The Community Foundation of Sarasota County and The Patterson Foundation invest heavily in the Giving Challenge with the hopes that gains made in a 24-hour period will continue to nurture and sustain participating nonprofits for many years to come.

According to Burk’s research, 87% of donors said they needed only three things to give again:

  1. To be acknowledged in a prompt and meaningful way.
  2. For their gift to be assigned to a specific purpose.
  3. Communication about what the gift accomplished or helped to accomplish.

5 Penelope Burk Tips for Thanking Donors:

Burk says, “A great thank you letter can carry a donor into a greater commitment.” Donors consistently said that being thanked was the single most important communication they ever receive from nonprofits.

  1. It shouldn’t be more than one paragraph long.
  2. Stop hand-writing a crossed out “Dear Mr. and Mrs. Wilson” for the more familiar “Jerry and Judi.” Donors are likely to think you made a mistake and didn’t bother to print a new letter, Burk says.
  3. Consider the impact of the highest level volunteer at your organization, a board member, calling to thank a donor for her first-time gift. 92% of donors said they would give again if a board member called to thank them. (And imagine how fulfilling this fundraising role can be for the board member who is uncomfortable asking for money.)
  4. The sincerity of your thank you letter is everything. An informative thank you letter full of programmatic details can be icy; be genuine instead.
  5. Write using “you” instead of “your” to emphasize the donor instead of the donor’s money.

Other donor-centered advice from Penelope based on data from her extensive research:

  • Every organization’s mission out there is “worthy.” Successful organizations move beyond the “worthiness” factor in their appeals and thank you letters.
  • Consider the cumulative impact of making one call each morning to a donor (only to thank them) and one in the late afternoon. Starting and ending your day like this can create unlimited potential for future gifts.
  • Donor recognition didn’t make it to the top three factors driving donor loyalty and more generous giving over time. Think about it.
  • In many cases, an organization can get a first gift by selling its brand. After that, it’s about showing your philanthropic investors they have a good return on their investment.

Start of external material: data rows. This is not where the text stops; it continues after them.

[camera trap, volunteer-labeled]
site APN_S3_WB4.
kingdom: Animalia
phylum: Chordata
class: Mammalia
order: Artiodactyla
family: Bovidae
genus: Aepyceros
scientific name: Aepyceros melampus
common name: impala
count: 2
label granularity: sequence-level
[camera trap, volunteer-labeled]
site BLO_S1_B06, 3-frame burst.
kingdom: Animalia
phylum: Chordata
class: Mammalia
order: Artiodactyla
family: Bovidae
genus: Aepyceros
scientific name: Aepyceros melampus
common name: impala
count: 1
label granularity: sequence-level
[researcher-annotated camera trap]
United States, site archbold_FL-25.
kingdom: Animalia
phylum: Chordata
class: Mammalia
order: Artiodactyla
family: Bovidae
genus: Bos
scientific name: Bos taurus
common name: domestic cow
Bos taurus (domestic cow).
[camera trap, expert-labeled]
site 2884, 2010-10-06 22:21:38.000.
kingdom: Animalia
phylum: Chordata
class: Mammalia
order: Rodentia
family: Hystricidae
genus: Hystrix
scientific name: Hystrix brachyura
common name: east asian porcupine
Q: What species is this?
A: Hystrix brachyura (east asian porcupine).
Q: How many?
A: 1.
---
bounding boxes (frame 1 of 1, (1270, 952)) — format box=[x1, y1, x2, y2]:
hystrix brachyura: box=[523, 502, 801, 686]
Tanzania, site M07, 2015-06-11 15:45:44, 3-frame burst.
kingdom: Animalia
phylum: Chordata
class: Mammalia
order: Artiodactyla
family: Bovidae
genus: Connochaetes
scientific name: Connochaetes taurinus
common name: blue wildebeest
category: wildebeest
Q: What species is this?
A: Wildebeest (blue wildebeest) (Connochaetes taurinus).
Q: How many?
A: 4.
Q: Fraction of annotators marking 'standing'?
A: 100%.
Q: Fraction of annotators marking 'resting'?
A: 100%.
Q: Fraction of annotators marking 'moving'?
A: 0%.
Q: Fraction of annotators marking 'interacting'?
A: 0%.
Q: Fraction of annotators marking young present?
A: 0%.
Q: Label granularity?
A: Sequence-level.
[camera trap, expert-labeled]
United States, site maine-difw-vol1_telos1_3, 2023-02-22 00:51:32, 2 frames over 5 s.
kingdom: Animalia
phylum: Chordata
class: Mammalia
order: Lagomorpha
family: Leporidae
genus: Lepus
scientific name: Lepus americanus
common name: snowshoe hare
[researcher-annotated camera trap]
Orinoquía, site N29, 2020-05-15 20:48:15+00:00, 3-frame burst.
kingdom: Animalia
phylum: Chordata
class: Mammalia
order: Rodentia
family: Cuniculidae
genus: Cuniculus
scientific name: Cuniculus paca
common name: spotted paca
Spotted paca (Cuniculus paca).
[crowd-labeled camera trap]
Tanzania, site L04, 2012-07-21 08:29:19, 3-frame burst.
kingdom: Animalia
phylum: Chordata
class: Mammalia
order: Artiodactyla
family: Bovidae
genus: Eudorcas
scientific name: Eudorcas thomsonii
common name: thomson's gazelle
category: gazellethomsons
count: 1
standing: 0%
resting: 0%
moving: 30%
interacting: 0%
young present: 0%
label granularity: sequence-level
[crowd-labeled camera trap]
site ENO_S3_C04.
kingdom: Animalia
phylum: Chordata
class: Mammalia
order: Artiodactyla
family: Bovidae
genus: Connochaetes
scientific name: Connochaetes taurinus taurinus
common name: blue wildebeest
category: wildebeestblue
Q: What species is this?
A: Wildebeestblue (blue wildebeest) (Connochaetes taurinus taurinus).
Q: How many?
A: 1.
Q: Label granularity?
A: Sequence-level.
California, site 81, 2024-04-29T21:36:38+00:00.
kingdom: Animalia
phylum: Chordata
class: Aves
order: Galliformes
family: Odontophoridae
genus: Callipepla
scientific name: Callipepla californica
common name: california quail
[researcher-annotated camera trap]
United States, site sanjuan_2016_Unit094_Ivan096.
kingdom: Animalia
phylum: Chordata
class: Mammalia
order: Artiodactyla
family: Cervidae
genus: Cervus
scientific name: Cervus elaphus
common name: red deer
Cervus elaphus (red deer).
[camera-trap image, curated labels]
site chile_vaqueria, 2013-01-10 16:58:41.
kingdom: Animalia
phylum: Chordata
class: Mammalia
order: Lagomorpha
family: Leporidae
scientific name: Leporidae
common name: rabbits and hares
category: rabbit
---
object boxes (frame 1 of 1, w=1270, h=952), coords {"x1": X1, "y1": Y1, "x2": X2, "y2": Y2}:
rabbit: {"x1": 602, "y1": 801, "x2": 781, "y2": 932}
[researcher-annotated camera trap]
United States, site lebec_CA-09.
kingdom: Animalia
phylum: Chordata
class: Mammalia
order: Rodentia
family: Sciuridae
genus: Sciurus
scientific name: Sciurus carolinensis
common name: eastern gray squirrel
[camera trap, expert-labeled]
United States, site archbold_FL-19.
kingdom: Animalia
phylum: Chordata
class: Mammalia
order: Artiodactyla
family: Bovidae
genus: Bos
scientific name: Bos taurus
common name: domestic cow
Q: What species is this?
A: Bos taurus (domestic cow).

Many first-time gifts were made on September 1 and 2. With the strength of our nonprofit community and so many committed staff and board members out there, we know we do a lot of things right. Our continued message: let’s make sure the impact of the Giving Challenge lasts far beyond the 24-hour success we experienced and read about.

Penelope Burk visited Sarasota on November 18 for a special session with nonprofit leaders, a partnership of the Community Foundation of Sarasota County, U.S. Trust, and Merrill Lynch.